TEXTO FORNECIDO -
§ §

As crises são mecanismos internos do capitalismo como sistema

Os media, académicos e políticos muitas vezes falam e actuam como se políticas económicas do governo pudessem "resolver" ou "acabar" ou "ultrapassar" crises do capitalismo. Elas não podem.
O capitalismo é tendente a "bolhas" recorrentes (especulações descontroladas em activos reais ou instrumentos financeiros, investimento excessivo em capacidade produtiva, etc) que podem ameaçar a sua sobrevivência. Portanto, ele tem desenvolvido crises (aumento do desemprego, bancarrotas, arrestos) para "corrigir" as suas bolhas. Hoje, por exemplo, após anos de concessão de crédito sem controle e de uma insustentável bolha da indústria habitacional, uma crise aqueles excessos eliminando milhares de milhões em dívidas, levando ao colapso os preços das casas e assim por diante. No fim da década de 1990, após anos de especulações descontroladas do mercado de acções e de preços das mesmas insustentáveis, uma crise em 2000 corrigiu aqueles excessos desmoronando os preços das acções. Em ambos os exemplos, as correcções implicaram o sofrimento em massa associado ao desemprego, bancarrotas (especialmente de negócios de pequena e média dimensão), crises fiscais que cortaram serviços públicos, pensões e outros fundos sociais reduzidos e assim por diante.

§ §

EXCERTO DE DADOS -
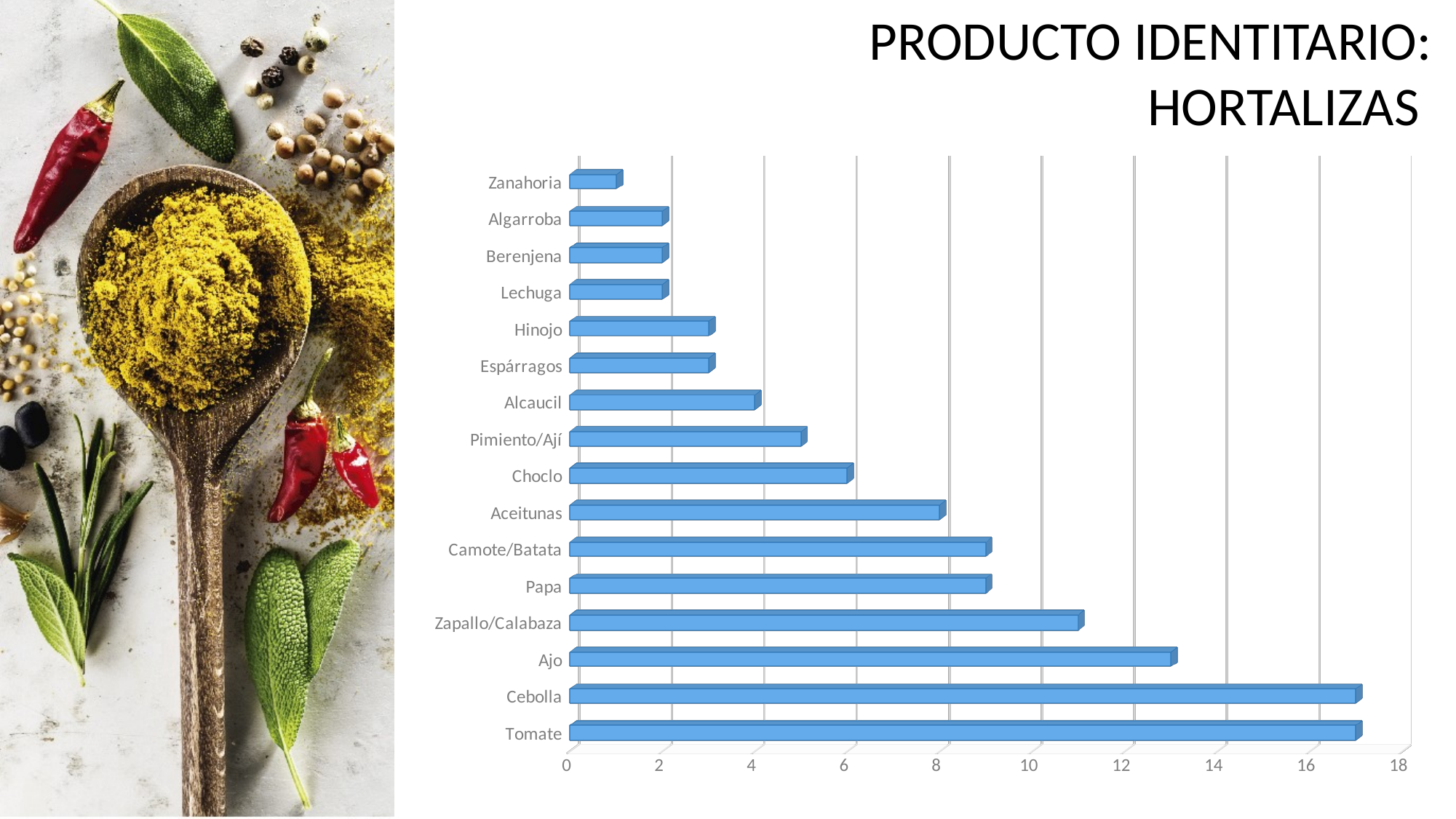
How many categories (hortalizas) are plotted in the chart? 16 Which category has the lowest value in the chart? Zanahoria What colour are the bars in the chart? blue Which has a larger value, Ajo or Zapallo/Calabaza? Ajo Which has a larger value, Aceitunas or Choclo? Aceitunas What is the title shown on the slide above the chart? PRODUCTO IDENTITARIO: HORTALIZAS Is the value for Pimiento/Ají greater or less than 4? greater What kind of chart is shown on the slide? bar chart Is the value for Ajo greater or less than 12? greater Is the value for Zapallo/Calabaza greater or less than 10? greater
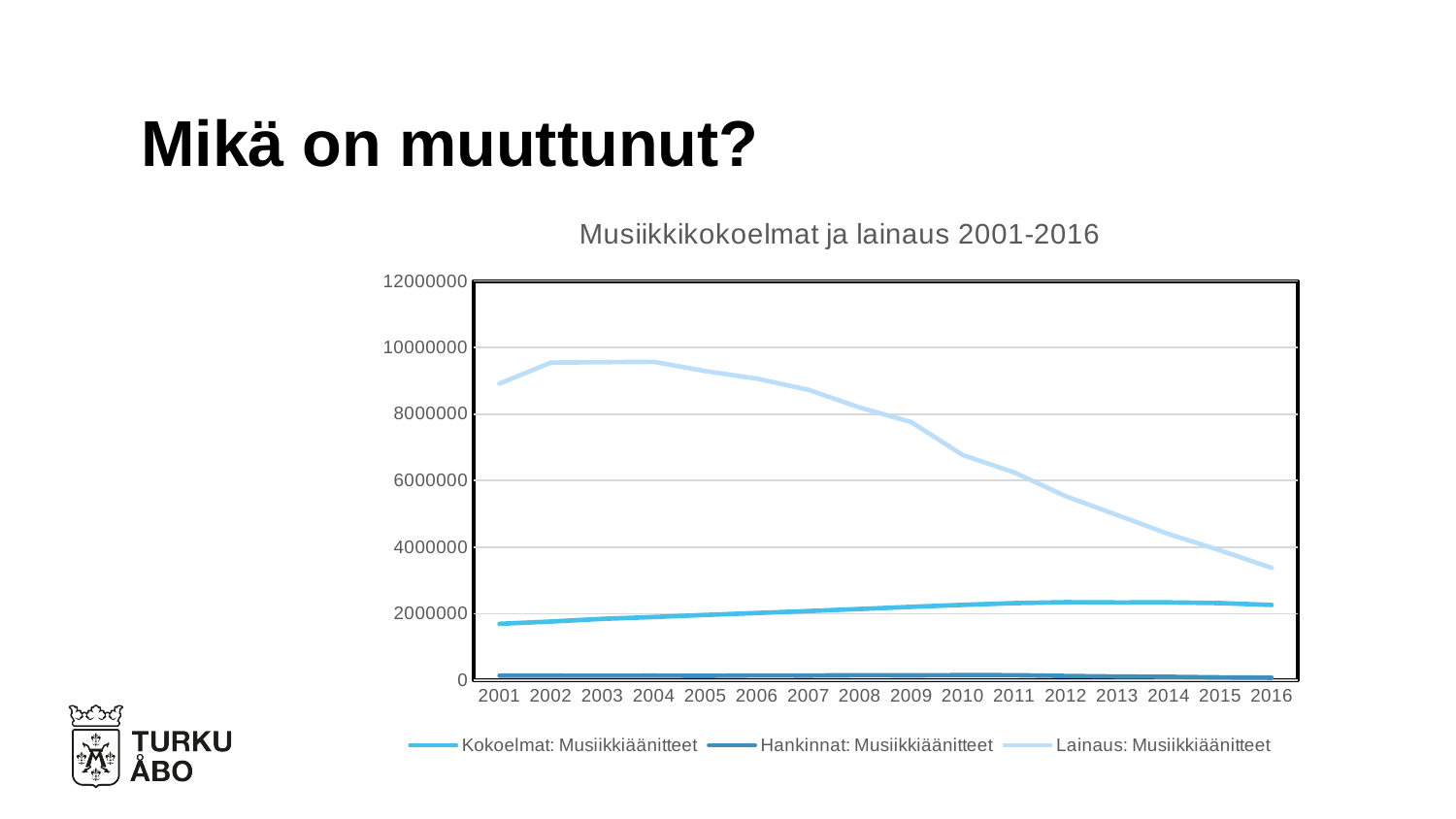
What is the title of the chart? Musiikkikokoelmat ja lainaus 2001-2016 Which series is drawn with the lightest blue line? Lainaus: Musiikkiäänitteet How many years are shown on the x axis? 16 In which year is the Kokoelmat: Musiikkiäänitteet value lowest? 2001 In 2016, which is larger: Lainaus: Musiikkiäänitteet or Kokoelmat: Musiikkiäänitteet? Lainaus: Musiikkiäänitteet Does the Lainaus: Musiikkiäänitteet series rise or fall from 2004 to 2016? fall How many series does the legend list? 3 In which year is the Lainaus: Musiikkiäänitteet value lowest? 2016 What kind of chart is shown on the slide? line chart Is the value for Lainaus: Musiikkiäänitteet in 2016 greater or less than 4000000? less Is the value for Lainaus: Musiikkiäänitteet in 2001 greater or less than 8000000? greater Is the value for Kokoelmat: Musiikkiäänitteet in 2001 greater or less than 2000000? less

§ §

TAREFAS -
• a. Reescreva de forma mais concisa o parágrafo do texto sobre as crises do capitalismo que começa por «Os media, académicos e políticos», mantendo os factos principais.
• b. Reproduza, do texto sobre as crises do capitalismo, o trecho desde «As crises são» até «Elas não podem.», inclusive.
As linhas apresentadas não são necessárias para resolver as tarefas.

RESPOSTAS POR ORDEM -
• a. Media, académicos e políticos agem frequentemente como se as políticas económicas do governo pudessem resolver as crises do capitalismo, mas não podem.

• b.
As crises são mecanismos internos do capitalismo como sistema

Os media, académicos e políticos muitas vezes falam e actuam como se políticas económicas do governo pudessem "resolver" ou "acabar" ou "ultrapassar" crises do capitalismo. Elas não podem.